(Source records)

--- Begin ---

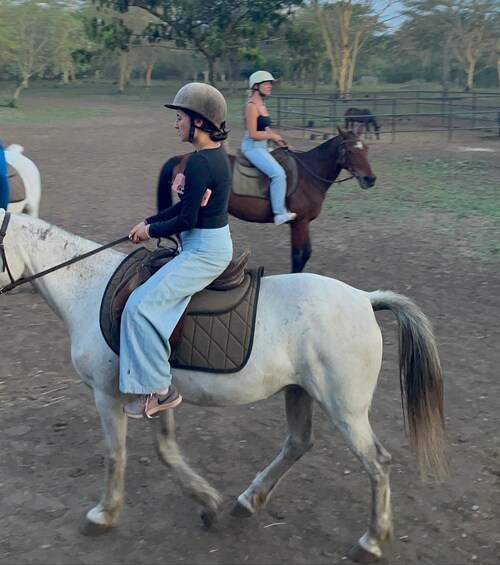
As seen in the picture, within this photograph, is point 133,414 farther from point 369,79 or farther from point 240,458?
point 369,79

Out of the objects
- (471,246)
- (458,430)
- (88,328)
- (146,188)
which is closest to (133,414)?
(88,328)

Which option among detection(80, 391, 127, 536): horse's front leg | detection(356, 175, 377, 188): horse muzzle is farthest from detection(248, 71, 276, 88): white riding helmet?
detection(80, 391, 127, 536): horse's front leg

--- End ---

=== Exercise details ===
Copy out the rows above word for word, leaving out the pictures.

=== Solution to the exercise ===
As seen in the picture, within this photograph, is point 133,414 farther from point 369,79 or farther from point 240,458?
point 369,79

Out of the objects
- (471,246)
- (458,430)
- (88,328)
- (146,188)
which is closest to (133,414)?
(88,328)

Which option among detection(80, 391, 127, 536): horse's front leg | detection(356, 175, 377, 188): horse muzzle is farthest from detection(248, 71, 276, 88): white riding helmet?
detection(80, 391, 127, 536): horse's front leg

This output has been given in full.